But, what if it left Africa inside infected Homo erectus or the ancestors of Neanderthals, or even earlier? The ancestral home of our predecessors is in the Horn of Africa, precisely where M. canettii is currently found.
The hypothesis of an East African origin is accepted by Boritsch et al.,  (but the dispersal vector used in the paper is H. sapiens not Neanderthal or H. erectus). Furthermore, the spread from humans to animals is also believed to have taken place in Africa, where our ancestors managed to pass TB on to chimps, dassies, oryx, cows, voles and seals: "...the animal-associated strain lineages of the MTBC seem to have evolved from RD9-deleted M. africanum-like ancestor strains that may well have been adapted to humans already".
I agree with that statement, I firmly believe that these RD9-deleted M. africanum-like strains adapted early to humans, so early that we were not yet H. sapiens, but probably H. erectus or the predecessors of Neanderthals.
The trees depicted further up show very close links between the roots of the animal and West African human TB branches.

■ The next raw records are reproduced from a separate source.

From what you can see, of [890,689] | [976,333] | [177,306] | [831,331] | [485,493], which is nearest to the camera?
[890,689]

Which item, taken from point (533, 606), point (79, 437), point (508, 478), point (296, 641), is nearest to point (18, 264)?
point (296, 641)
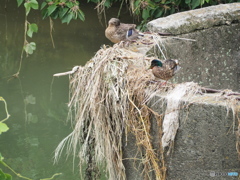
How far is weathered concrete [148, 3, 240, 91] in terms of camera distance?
4.35 m

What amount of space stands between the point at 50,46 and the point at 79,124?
5.55 meters

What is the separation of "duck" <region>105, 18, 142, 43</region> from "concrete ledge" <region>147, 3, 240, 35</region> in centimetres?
16

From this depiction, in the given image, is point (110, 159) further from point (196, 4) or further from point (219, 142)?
point (196, 4)

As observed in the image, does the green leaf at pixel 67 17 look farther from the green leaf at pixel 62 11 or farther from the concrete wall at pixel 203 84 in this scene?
the concrete wall at pixel 203 84

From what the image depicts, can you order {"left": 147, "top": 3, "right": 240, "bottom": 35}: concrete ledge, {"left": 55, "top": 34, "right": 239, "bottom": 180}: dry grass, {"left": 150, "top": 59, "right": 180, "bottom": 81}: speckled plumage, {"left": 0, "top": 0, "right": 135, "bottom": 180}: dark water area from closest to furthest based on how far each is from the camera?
1. {"left": 55, "top": 34, "right": 239, "bottom": 180}: dry grass
2. {"left": 150, "top": 59, "right": 180, "bottom": 81}: speckled plumage
3. {"left": 147, "top": 3, "right": 240, "bottom": 35}: concrete ledge
4. {"left": 0, "top": 0, "right": 135, "bottom": 180}: dark water area

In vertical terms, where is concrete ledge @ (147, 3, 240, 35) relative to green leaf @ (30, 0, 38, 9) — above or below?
below

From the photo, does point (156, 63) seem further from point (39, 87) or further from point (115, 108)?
point (39, 87)

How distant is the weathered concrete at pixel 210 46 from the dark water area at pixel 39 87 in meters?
1.47

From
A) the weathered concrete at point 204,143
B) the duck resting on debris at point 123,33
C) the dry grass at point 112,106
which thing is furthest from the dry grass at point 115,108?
the duck resting on debris at point 123,33

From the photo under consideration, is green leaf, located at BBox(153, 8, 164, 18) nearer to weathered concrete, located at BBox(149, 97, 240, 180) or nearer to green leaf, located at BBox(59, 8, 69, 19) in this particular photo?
green leaf, located at BBox(59, 8, 69, 19)

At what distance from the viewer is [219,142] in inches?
110

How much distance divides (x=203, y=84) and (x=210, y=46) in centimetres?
34

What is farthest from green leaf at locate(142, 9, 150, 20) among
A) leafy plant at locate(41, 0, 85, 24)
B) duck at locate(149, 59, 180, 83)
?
duck at locate(149, 59, 180, 83)

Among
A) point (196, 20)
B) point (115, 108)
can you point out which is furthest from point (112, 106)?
point (196, 20)
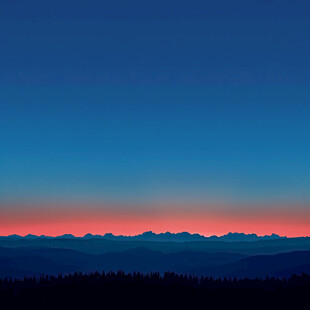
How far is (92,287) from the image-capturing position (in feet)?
393

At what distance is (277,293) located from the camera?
363 ft

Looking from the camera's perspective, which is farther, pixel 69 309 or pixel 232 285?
pixel 232 285

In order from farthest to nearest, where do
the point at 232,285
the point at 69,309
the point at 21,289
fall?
the point at 232,285 < the point at 21,289 < the point at 69,309

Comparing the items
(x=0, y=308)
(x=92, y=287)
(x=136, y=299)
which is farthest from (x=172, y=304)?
(x=0, y=308)

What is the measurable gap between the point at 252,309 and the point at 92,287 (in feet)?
150

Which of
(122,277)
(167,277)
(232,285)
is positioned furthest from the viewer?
(167,277)

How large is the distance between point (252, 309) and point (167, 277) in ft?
167

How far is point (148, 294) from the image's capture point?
112m

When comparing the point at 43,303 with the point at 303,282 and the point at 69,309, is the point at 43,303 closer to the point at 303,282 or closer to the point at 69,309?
the point at 69,309

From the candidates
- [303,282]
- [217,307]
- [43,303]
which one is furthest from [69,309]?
[303,282]

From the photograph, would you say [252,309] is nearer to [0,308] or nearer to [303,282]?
[303,282]

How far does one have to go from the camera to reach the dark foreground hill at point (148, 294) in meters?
101

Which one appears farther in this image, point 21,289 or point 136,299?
point 21,289

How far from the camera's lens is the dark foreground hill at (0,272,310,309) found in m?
101
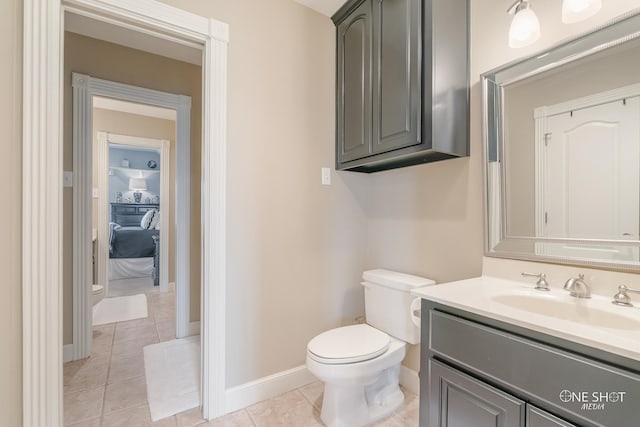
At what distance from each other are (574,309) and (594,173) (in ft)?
1.77

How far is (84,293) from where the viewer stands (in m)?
2.19

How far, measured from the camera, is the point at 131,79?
2469mm

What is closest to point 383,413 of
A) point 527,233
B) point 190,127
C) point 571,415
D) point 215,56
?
point 571,415

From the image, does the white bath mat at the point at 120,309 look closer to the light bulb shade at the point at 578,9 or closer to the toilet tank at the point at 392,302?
the toilet tank at the point at 392,302

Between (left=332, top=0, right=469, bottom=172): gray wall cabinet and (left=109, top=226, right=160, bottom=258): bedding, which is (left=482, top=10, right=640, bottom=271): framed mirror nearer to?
(left=332, top=0, right=469, bottom=172): gray wall cabinet

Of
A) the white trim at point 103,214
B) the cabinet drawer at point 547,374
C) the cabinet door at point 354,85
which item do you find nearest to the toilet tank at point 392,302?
the cabinet drawer at point 547,374

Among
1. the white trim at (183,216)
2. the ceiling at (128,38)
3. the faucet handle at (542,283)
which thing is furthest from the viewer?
the white trim at (183,216)

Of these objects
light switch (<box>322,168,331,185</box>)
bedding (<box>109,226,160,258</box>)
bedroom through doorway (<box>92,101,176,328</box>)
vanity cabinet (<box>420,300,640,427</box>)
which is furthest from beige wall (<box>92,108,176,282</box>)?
vanity cabinet (<box>420,300,640,427</box>)

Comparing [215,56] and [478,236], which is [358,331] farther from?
[215,56]

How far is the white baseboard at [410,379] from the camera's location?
179cm

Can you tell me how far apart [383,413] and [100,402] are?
1675 millimetres

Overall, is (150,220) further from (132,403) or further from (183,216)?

But, there is an interesting peculiarity: the oldest African strains are found in West Africa and not in East Africa the cradle of mankind. And this has to be accounted for. Below I outline a hypothesis:
The origin of TB in Africa
Let's assume that M. canettii evolved into two strains the progenitors of modern MTBC, one with the RD9-deletion which infected a "hominin". This hominin lived in Africa yet, part of that population moved out of Africa and, via Asia, reached America, where it originated the "Peruvian strain" with the RD9-deletion. Those that remained in Africa infected animal species with TB.
This explains why Peruvians, West Africans and animals share the RD9-deletion lineages. Perhaps a know extinct Asian population also had this strain.
The second strain of MTBC was not RD9-deleted, and it infected other "hominins" these lived in East Africa from where they split into a group that moved out along the coast of the Indian Ocean. This migration may represent either the Homo erectus (1.8 Mya) or the H. sapiens (100 kya) moves Out of Africa.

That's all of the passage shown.